Her jokes
What's 6ft long, red, and my girlfriend cries when I feed it to her?
A miscarriage.
If you buy two condoms, but you're banging a woman, it's fine, don't throw it away, just make her transgender.
I dunno man, worked for me.
Kenya text: Guys, leave Gwen alone! Pls! It is not her fault...btw STOP AND GO TO ATHORE JOKES
This is about Gwen.
I don't know her, but people are just causing too much drama over one person who never said one thing to them.
Imogen Savage will send you nudes. @imogensav is her Snap.
Memes
My girlfriend asked for a kiss, so I gave her my dick.
Yo mama is so old that her first Christmas was the first Christmas!
How do you prevent a physics teacher from drowning?
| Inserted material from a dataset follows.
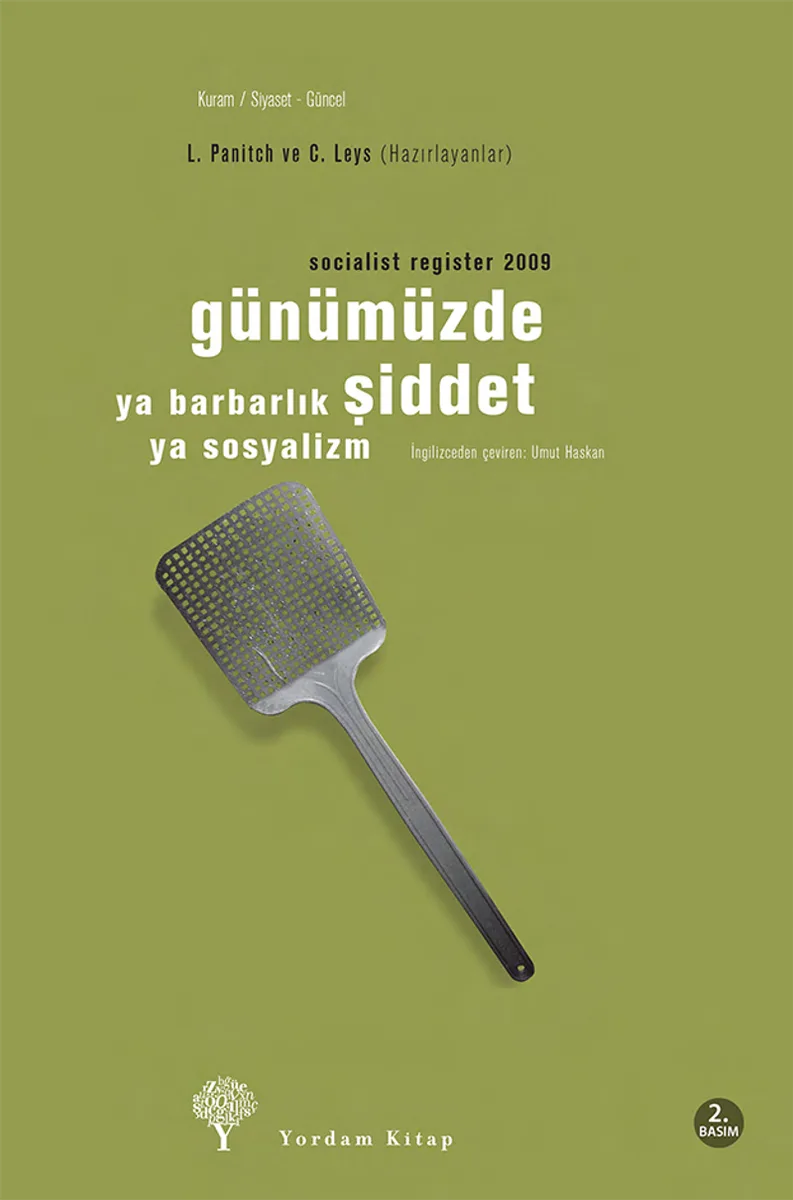Socialist Register 2009 Günümüzde Şiddet Ya Barbarlık Ya Sosyalizm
Shoot her before she touches the water.
Yo mama so poor, when I rang her doorbell, she said, "Ding!"
How do you give an "Alabama Girl" a nice compliment?
Answer: You say to her, "Hey, NICE TOOTH!"
Your mom is so fat the space shuttle can see her from 10,000 miles away.
My wife is pregnant with a 3-year-old, so I gave her medicine, but now she’s pregnant with a 5-year-old.
Yo mama's so fat that when Legolas killed her, Gimli counted her for two.
Why was Huggy Wuggy not able to hug Cody’s mom?
Because she was so fat he couldn’t fit his arms around her.
Did you hear about the blind prostitute?
Well, you got to hand it to her.
Yo mama so stupid, you could not even be born because of her idioticness.
Yo mama so dumb, when I told her my friend was mute she said, “Can't you unmute her?”
My wife and I went to the bar to get a drink, but 2 mins later, I see her dead on the ground. I guess she couldn't see the bottle flying at her face. Then I laughed and went home.
Her (DYM 88).
Yo mama is so ugly that even Donald Trump couldn't be inside her dreams.